In this blog post, we will explore how supply chain planning plays a crucial role in addressing the ESG challenges of the dairy industry and driving positive change across the entire ecosystem.

Environmental implications

The dairy industry is complex, characterized by a constant push of raw milk and highly variable production quantities and properties. Factors such as seasonality and cows’ genetic variation contribute to milk production with varying percentage levels of fat and proteins, often resulting in an imbalance in demand and supply.
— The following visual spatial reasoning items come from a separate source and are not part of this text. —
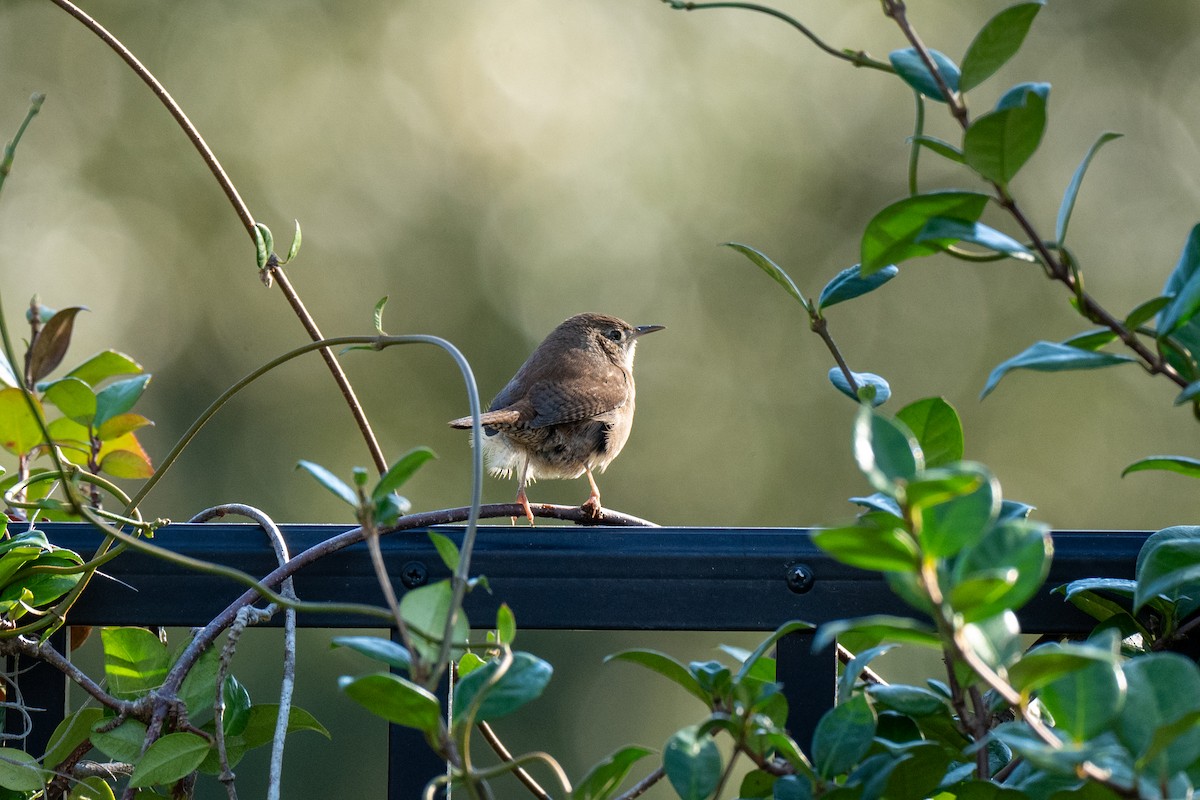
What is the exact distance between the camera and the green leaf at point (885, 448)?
662 mm

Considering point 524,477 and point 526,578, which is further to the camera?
point 524,477

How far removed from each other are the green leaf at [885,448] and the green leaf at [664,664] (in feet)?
0.84

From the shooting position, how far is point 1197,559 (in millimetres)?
989

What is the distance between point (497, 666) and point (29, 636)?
77 centimetres

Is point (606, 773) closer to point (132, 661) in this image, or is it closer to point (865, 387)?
point (865, 387)

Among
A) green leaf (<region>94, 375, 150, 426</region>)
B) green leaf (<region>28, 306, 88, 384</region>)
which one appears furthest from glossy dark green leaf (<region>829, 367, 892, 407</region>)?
green leaf (<region>28, 306, 88, 384</region>)

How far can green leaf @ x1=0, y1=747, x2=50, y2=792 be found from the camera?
1.23 m

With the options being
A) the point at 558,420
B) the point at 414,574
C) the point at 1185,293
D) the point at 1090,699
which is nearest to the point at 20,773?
the point at 414,574

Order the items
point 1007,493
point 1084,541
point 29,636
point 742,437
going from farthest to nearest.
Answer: point 742,437 < point 1007,493 < point 29,636 < point 1084,541

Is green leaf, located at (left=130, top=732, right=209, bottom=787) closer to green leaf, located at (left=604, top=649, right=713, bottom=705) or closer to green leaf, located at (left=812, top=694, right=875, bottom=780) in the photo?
green leaf, located at (left=604, top=649, right=713, bottom=705)

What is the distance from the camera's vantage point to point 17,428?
151 centimetres

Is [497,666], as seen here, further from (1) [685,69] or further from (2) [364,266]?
(1) [685,69]

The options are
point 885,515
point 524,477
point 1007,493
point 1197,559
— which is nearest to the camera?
point 885,515

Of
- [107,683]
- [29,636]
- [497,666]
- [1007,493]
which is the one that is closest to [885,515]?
[497,666]
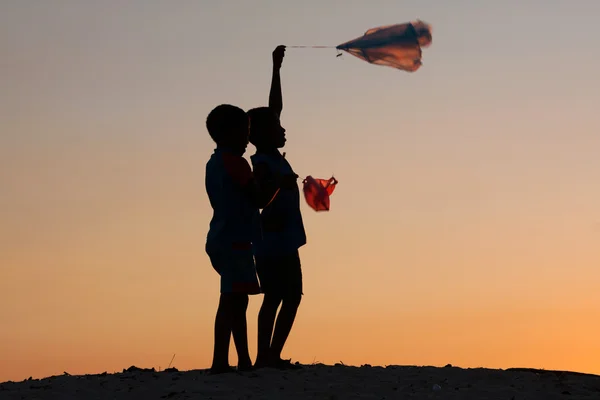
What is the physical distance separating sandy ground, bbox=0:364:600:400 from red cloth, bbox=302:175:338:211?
2080 mm

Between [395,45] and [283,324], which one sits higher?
[395,45]

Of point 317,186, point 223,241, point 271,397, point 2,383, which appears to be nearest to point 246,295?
point 223,241

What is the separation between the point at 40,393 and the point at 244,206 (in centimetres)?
308

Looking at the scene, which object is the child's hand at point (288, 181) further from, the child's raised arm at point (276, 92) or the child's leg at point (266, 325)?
the child's leg at point (266, 325)

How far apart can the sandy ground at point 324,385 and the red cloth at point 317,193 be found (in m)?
2.08

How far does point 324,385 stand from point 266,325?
1233mm

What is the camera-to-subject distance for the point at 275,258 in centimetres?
1215

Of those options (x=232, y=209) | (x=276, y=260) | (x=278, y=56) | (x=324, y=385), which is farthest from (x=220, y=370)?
(x=278, y=56)

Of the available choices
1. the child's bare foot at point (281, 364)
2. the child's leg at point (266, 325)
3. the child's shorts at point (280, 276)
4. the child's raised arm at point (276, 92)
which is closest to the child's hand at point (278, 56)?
the child's raised arm at point (276, 92)

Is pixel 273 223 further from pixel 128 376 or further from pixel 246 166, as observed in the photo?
pixel 128 376

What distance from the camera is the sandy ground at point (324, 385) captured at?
428 inches

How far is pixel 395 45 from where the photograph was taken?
42.7ft

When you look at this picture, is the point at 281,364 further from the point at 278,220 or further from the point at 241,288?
the point at 278,220

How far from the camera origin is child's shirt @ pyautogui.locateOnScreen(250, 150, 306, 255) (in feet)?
39.8
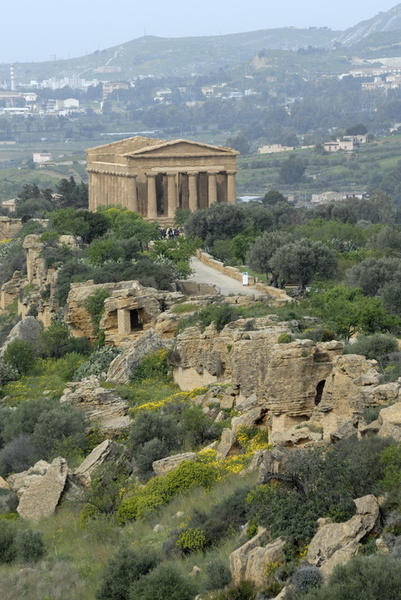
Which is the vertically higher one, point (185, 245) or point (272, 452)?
point (272, 452)

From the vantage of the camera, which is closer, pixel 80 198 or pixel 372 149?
pixel 80 198

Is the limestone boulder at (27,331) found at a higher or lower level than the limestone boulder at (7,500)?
lower

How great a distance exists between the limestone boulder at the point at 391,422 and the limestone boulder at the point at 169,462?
4.35 m

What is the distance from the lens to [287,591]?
50.6 ft

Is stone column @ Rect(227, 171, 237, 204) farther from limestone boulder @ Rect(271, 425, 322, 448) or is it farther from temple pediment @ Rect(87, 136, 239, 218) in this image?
limestone boulder @ Rect(271, 425, 322, 448)

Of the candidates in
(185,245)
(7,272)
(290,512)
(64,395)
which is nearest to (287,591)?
(290,512)

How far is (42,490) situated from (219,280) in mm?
22343

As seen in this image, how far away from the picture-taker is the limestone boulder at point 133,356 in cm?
3197

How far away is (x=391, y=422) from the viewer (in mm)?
18844

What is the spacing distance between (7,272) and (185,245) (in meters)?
9.32

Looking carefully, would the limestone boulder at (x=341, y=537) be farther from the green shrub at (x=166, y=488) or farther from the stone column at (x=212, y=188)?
the stone column at (x=212, y=188)

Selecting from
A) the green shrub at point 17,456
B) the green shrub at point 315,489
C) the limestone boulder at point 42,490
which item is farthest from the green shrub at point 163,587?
the green shrub at point 17,456

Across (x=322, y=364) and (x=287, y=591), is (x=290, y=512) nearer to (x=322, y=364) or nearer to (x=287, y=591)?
(x=287, y=591)

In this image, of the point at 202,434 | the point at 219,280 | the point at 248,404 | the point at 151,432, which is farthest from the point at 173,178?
the point at 248,404
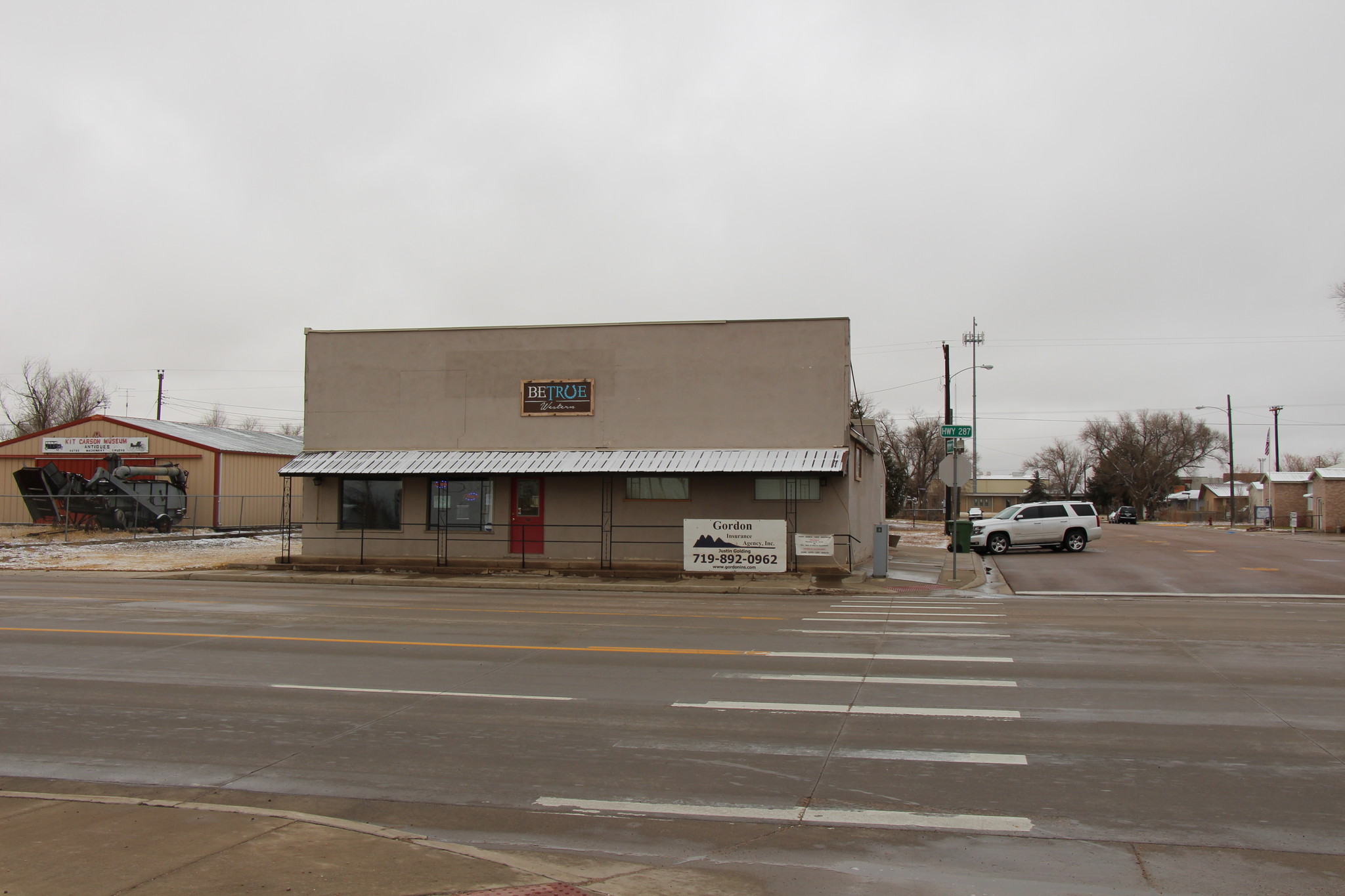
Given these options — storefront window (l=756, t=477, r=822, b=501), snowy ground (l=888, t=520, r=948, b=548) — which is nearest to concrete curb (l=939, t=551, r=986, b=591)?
storefront window (l=756, t=477, r=822, b=501)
Additionally, milk has a short shelf life, which comes with both the risk of creating waste as well as an opportunity to drive higher efficiency and responsiveness. From an environmental perspective, these factors present challenges that require careful supply chain planning.

There are many ways of producing the full range of dairy products that we all know (yogurt, milk, cheese, butter, cream, powder), and they come with complex manufacturing and transformation processes, requiring multiple and accurate allocations of materials and capacities. This complexity can lead to a high risk of creating waste, not only from raw milk but also from packaging and the finished products.

Advanced supply chain planning can help reduce this waste by optimizing production processes and minimizing inefficiencies. By implementing demand forecasting models and production scheduling systems, dairy companies can better synchronize operations along the entire value chain, ensuring the latest demand signals inform the upstream decisions, and reducing the likelihood of overproduction and subsequent waste.

Another significant environmental concern in the dairy industry is the energy and carbon emissions associated with the storage and transportation of dairy products. Most dairy products require controlled temperatures for storage and transportation, resulting in a high energy footprint.

Additionally, the transformation processes involved in milk processing, such as sterilization, can be very energy-intensive. Supply chain planning can play a vital role in optimizing storage and transportation routes (thus reducing greenhouse gas emissions) and reducing energy consumption by pooling transformation batches and producing what is strictly required by the market.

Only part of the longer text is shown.